- What the task asks: Copy out every record below, word for word.

[Stored data entries]
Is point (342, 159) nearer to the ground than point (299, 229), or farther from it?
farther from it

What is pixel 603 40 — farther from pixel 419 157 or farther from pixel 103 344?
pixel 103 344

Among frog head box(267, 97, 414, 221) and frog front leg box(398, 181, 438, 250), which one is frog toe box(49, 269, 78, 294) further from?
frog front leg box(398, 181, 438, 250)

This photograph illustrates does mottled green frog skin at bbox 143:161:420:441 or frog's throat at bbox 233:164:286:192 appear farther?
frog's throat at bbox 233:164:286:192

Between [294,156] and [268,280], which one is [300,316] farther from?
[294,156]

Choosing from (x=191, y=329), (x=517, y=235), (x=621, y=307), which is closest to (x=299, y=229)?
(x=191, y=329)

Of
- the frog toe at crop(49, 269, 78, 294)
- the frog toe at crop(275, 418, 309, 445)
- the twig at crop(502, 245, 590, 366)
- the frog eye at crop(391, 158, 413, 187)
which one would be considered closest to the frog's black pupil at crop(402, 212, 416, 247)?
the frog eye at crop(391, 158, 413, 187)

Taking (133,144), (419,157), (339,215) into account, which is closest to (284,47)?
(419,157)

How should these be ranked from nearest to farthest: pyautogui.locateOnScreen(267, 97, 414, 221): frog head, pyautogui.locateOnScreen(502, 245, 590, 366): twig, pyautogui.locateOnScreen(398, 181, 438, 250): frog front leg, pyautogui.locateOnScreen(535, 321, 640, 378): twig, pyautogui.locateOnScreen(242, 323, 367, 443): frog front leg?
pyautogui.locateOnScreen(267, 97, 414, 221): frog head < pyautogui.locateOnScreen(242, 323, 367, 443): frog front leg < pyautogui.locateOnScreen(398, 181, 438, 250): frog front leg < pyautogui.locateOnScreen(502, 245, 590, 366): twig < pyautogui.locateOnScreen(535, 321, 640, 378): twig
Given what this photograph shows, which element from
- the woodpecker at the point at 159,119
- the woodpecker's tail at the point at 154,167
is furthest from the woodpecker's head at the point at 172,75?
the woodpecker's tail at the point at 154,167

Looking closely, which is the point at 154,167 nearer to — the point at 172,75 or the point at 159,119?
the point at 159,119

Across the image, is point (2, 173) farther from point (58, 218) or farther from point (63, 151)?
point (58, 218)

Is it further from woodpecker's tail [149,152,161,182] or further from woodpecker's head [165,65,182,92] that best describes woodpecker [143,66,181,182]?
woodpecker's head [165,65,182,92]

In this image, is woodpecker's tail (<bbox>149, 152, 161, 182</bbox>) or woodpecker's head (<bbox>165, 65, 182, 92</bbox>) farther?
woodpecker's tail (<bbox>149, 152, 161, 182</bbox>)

- Final result:
Is point (342, 159) nearer to the ground than point (299, 229), or farther from it?
farther from it

What is pixel 603 40 — farther from pixel 419 157 or farther from pixel 103 344?
pixel 103 344

Among frog head box(267, 97, 414, 221) and frog front leg box(398, 181, 438, 250), which one is frog toe box(49, 269, 78, 294) further from?
frog front leg box(398, 181, 438, 250)

This photograph illustrates does mottled green frog skin at bbox 143:161:420:441 or frog's throat at bbox 233:164:286:192 appear farther?
frog's throat at bbox 233:164:286:192

Between [294,156] and [268,280], which one is [300,316] farther from?
[294,156]

Choosing from (x=191, y=329), (x=517, y=235), (x=621, y=307), which is closest to (x=299, y=229)?
(x=191, y=329)

Of
- the frog toe at crop(49, 269, 78, 294)
- the frog toe at crop(275, 418, 309, 445)
- the twig at crop(502, 245, 590, 366)
- the frog eye at crop(391, 158, 413, 187)
which one would be considered closest to the frog's black pupil at crop(402, 212, 416, 247)?
the frog eye at crop(391, 158, 413, 187)

Taking (133,144), (419,157), (339,215) into account, which is closest to (284,47)?
(419,157)

How should these be ranked from nearest to farthest: pyautogui.locateOnScreen(267, 97, 414, 221): frog head, pyautogui.locateOnScreen(502, 245, 590, 366): twig, pyautogui.locateOnScreen(398, 181, 438, 250): frog front leg, pyautogui.locateOnScreen(535, 321, 640, 378): twig, pyautogui.locateOnScreen(242, 323, 367, 443): frog front leg?
pyautogui.locateOnScreen(267, 97, 414, 221): frog head < pyautogui.locateOnScreen(242, 323, 367, 443): frog front leg < pyautogui.locateOnScreen(398, 181, 438, 250): frog front leg < pyautogui.locateOnScreen(502, 245, 590, 366): twig < pyautogui.locateOnScreen(535, 321, 640, 378): twig
Given what this photograph shows, which element from
- the woodpecker at the point at 159,119
- the woodpecker's tail at the point at 154,167
is furthest from the woodpecker's head at the point at 172,75?
the woodpecker's tail at the point at 154,167

Looking closely, which is the point at 154,167 nearer to — the point at 172,75 or the point at 159,119?
the point at 159,119

Across the image, is point (2, 173) farther from point (58, 218) or farther from point (63, 151)?
point (58, 218)

Is it further from woodpecker's tail [149,152,161,182] or further from woodpecker's head [165,65,182,92] that best describes woodpecker [143,66,181,182]?
woodpecker's head [165,65,182,92]

In this image, is woodpecker's tail (<bbox>149, 152, 161, 182</bbox>) or woodpecker's head (<bbox>165, 65, 182, 92</bbox>) farther?
woodpecker's tail (<bbox>149, 152, 161, 182</bbox>)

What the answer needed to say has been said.